April 18th 2005 · Prague Watchdog / Timur Aliyev · PRINTER FRIENDLY FORMAT · E-MAIL THIS · ALSO AVAILABLE IN: RUSSIAN 

Grozny military garrison court has already delivered 600 verdicts

Timur Aliyev

GROZNY, Chechnya – Over a period of one and a half years around 600 Russian military service personnel in Chechnya have been convicted of various crimes. This was announced at a press conference in Grozny by Aleksandr Kuznetsov, chairman of the Grozny military garrison court.

“Since September 1 2003 – the date that the Grozny military garrison court began its work – we have examined more than 600 criminal cases involving military service personnel,” he said, adding that 95 percent of them ended with verdicts being delivered, not one of them “not guilty”.

However, according to Kuznetsov only about 5 percent of these verdicts related to crimes committed against peaceful residents. The colonel gave examples of some cases.

SET PROBLEM
In the report on the Grozny military garrison court, on what date did the court begin its work?

INFORMATION SUPPLIED
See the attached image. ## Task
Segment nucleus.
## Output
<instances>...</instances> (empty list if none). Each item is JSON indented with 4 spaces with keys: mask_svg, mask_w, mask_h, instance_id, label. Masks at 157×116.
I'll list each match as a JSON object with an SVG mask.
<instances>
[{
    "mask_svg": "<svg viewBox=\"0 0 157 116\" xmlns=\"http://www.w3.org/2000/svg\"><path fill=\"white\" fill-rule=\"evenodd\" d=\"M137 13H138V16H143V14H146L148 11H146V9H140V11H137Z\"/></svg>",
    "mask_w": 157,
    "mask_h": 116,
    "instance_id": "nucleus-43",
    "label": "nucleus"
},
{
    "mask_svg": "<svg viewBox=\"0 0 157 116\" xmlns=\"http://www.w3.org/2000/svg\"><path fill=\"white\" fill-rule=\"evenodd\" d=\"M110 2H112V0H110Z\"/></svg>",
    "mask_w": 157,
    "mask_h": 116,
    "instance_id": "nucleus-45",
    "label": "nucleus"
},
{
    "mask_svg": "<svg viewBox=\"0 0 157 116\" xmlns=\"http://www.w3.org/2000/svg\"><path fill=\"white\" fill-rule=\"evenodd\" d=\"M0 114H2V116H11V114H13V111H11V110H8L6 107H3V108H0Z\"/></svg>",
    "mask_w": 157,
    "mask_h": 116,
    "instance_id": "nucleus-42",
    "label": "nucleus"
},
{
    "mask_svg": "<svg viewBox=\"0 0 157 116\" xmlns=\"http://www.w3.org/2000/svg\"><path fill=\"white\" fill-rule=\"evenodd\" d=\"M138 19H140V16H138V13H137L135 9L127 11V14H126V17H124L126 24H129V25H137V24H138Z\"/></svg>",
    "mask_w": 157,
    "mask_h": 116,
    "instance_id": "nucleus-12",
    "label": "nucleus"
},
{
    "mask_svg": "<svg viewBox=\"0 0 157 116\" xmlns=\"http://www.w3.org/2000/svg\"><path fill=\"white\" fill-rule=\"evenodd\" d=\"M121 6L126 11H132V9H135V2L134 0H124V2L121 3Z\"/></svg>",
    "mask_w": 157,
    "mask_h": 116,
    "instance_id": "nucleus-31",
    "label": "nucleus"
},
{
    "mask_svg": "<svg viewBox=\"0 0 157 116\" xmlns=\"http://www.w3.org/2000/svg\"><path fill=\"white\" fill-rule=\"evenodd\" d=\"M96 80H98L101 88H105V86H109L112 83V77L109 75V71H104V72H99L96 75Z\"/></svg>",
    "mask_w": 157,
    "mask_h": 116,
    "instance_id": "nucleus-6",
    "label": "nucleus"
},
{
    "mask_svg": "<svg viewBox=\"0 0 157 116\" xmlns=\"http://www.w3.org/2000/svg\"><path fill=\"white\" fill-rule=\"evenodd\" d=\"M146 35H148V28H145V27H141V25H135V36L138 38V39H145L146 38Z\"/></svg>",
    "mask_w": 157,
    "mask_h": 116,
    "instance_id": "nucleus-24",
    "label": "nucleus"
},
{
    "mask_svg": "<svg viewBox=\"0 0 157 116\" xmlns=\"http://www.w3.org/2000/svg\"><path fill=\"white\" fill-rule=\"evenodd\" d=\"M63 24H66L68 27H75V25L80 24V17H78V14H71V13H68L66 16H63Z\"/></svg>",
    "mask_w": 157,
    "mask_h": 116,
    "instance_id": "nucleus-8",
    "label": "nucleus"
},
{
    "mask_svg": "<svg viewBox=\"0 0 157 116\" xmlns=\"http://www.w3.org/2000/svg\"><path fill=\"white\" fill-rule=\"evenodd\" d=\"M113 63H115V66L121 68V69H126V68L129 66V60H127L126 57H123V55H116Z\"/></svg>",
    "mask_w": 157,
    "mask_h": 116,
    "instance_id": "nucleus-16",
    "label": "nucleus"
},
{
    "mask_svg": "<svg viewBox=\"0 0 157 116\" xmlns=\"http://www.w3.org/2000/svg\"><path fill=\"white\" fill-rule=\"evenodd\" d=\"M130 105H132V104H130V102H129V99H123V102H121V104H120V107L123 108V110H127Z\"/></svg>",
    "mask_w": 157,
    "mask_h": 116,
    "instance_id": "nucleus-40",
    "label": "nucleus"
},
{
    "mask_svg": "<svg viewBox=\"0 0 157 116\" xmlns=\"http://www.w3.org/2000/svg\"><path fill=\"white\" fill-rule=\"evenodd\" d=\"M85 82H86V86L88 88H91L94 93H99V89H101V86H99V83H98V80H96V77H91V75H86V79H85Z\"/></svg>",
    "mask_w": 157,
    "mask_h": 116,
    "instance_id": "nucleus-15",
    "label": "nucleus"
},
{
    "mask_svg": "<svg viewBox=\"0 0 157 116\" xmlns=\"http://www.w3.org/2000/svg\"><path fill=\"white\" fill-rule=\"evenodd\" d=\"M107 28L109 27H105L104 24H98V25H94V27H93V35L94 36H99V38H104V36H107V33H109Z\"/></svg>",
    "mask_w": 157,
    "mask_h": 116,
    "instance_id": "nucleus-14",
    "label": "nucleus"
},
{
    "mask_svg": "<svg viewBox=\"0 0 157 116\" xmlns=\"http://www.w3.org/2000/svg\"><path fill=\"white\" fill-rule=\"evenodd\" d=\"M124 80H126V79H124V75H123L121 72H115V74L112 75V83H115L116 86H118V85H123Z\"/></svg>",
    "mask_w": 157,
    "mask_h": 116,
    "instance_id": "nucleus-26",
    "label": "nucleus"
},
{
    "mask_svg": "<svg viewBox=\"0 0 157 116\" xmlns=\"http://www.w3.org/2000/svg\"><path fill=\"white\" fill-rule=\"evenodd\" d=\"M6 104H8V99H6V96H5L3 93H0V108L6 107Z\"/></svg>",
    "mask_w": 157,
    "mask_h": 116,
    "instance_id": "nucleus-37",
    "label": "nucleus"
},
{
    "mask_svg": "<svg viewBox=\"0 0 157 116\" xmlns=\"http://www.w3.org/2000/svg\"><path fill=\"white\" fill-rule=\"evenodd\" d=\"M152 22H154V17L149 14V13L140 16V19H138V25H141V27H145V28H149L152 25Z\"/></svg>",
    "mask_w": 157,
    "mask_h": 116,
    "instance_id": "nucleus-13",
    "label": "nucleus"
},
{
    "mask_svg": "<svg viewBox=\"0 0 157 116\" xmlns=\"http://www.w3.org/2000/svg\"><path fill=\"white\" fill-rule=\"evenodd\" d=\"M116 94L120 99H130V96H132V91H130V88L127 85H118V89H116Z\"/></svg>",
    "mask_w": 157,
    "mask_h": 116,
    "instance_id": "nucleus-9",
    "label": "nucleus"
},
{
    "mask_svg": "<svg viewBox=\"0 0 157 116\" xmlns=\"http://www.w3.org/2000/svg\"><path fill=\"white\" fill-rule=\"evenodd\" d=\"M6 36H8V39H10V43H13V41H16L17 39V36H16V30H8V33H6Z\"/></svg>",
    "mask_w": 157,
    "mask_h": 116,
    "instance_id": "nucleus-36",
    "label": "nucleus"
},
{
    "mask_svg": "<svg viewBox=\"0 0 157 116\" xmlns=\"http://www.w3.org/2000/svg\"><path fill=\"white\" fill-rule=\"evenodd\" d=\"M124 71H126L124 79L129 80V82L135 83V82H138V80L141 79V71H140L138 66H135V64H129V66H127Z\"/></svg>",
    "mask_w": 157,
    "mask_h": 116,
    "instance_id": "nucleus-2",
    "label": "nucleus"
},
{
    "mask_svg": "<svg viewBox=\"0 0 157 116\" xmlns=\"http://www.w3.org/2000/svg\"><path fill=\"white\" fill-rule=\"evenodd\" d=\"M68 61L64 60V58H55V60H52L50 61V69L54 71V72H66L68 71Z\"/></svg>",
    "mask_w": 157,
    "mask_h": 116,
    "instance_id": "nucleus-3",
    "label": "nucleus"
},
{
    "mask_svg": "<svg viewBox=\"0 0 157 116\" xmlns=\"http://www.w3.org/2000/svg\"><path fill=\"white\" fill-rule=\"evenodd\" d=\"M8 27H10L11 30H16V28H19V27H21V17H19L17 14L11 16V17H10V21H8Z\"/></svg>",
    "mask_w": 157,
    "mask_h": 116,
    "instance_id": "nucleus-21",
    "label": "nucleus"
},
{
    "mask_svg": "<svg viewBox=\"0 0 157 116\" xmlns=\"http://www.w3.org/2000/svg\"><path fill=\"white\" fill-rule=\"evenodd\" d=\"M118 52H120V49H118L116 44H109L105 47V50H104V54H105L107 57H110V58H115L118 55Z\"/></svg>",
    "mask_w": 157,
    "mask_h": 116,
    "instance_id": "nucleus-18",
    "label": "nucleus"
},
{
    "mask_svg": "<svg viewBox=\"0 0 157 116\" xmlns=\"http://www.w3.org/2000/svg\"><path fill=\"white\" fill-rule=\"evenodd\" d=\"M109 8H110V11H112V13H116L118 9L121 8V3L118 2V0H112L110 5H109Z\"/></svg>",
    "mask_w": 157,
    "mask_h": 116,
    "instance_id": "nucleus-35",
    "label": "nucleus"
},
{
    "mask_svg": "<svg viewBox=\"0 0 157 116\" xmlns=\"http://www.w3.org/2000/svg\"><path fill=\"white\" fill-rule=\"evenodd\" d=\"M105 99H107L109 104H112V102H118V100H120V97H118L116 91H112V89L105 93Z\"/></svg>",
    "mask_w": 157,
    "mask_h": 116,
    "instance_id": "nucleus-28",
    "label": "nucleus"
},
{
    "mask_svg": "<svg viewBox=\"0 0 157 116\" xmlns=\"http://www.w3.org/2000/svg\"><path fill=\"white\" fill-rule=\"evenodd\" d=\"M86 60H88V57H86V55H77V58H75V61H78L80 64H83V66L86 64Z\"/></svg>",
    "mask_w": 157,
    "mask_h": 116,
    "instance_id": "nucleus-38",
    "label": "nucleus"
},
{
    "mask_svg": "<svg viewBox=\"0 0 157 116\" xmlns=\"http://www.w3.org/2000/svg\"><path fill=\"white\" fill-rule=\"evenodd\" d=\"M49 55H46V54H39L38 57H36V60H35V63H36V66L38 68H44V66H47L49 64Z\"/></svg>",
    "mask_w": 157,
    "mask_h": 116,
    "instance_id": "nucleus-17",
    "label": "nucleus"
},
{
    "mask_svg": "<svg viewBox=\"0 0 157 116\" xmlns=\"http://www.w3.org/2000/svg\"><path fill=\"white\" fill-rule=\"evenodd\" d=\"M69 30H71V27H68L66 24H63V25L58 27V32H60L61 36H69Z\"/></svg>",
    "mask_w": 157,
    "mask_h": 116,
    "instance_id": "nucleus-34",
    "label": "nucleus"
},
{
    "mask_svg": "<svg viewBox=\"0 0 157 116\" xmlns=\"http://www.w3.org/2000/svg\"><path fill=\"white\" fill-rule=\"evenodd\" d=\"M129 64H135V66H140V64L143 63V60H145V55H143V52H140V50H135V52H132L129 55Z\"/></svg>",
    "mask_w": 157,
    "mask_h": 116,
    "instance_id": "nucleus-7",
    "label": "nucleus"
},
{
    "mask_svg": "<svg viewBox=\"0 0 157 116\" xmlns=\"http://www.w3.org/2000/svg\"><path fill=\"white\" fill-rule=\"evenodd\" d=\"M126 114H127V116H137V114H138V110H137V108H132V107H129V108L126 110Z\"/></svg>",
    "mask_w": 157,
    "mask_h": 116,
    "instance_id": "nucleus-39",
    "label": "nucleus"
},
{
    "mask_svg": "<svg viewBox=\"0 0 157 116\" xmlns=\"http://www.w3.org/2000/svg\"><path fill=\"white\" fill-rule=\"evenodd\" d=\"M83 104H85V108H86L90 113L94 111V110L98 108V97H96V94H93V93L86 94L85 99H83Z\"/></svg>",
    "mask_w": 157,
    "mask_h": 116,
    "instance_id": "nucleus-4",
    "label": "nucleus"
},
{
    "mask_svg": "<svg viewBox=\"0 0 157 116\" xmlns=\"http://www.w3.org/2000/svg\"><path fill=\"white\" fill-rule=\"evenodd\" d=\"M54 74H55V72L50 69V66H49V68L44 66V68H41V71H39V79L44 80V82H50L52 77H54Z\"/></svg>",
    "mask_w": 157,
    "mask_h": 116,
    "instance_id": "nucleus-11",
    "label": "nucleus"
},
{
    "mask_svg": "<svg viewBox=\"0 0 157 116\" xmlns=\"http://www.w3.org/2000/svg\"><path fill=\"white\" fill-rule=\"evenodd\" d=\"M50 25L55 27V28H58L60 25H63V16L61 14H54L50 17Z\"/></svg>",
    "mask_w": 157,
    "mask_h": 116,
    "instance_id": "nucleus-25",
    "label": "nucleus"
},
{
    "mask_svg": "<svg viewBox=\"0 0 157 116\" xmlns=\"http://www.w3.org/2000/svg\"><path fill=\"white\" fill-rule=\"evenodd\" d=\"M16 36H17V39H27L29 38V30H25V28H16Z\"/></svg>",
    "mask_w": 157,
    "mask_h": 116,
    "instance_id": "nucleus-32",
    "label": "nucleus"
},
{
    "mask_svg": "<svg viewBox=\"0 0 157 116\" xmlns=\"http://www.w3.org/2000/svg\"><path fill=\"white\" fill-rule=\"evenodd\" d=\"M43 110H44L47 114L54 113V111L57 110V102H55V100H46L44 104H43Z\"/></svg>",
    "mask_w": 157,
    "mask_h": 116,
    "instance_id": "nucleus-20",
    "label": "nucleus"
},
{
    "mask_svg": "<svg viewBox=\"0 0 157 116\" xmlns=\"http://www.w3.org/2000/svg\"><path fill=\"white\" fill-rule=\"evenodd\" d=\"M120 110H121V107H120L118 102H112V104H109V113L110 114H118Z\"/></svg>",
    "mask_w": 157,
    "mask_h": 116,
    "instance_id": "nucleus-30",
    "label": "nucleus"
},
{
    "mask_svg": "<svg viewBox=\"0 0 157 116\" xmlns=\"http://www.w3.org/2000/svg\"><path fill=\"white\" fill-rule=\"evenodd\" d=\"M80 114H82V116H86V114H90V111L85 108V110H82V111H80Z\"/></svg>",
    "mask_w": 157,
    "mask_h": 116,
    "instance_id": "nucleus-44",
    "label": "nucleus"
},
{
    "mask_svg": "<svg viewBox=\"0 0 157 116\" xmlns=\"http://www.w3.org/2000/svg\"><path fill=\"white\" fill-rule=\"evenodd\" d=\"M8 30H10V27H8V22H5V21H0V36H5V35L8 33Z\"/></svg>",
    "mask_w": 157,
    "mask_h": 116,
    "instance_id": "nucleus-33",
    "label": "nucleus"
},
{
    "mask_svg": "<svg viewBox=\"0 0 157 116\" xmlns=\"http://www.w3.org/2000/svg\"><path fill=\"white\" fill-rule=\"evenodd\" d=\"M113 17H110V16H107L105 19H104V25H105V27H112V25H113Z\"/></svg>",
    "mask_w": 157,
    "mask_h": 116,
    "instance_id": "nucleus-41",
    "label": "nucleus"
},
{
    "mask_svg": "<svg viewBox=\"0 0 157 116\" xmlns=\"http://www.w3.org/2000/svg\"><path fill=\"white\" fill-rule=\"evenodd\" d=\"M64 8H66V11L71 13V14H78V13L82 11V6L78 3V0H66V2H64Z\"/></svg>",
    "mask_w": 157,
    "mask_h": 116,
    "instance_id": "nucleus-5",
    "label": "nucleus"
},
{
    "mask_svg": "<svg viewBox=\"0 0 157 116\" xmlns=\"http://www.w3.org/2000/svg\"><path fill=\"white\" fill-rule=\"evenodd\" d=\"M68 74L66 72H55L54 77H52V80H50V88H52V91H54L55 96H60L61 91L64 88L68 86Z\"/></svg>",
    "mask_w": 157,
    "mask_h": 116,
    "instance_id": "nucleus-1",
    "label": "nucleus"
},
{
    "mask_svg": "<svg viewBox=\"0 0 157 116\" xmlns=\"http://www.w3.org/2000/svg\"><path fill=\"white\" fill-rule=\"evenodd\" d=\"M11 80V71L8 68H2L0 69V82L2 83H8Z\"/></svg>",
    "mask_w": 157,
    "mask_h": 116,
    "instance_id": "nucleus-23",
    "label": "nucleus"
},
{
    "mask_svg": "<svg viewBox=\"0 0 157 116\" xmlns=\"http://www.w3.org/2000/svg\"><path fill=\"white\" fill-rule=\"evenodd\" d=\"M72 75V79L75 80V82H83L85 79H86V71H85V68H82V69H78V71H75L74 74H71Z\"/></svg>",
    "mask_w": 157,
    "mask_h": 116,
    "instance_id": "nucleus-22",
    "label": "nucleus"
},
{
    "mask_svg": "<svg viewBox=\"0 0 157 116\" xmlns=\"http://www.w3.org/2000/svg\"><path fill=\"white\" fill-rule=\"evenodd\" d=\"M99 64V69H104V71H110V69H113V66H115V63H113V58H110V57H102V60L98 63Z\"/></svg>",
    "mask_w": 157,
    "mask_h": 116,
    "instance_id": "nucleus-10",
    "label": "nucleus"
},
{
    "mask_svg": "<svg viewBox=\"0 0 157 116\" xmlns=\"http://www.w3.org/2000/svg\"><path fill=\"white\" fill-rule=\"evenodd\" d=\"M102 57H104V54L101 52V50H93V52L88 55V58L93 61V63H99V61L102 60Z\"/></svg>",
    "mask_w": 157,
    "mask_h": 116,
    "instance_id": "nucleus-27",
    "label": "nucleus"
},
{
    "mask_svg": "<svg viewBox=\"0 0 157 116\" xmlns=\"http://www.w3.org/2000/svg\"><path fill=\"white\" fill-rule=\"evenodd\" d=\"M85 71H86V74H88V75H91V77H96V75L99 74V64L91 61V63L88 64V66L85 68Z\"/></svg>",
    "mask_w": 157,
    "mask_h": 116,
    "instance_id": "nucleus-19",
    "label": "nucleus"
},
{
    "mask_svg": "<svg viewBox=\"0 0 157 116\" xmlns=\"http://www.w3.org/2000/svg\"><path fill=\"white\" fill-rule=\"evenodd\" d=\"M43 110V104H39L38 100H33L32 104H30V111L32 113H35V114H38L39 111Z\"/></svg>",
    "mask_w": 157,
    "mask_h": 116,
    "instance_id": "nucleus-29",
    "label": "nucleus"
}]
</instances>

ANSWER
September 1, 2003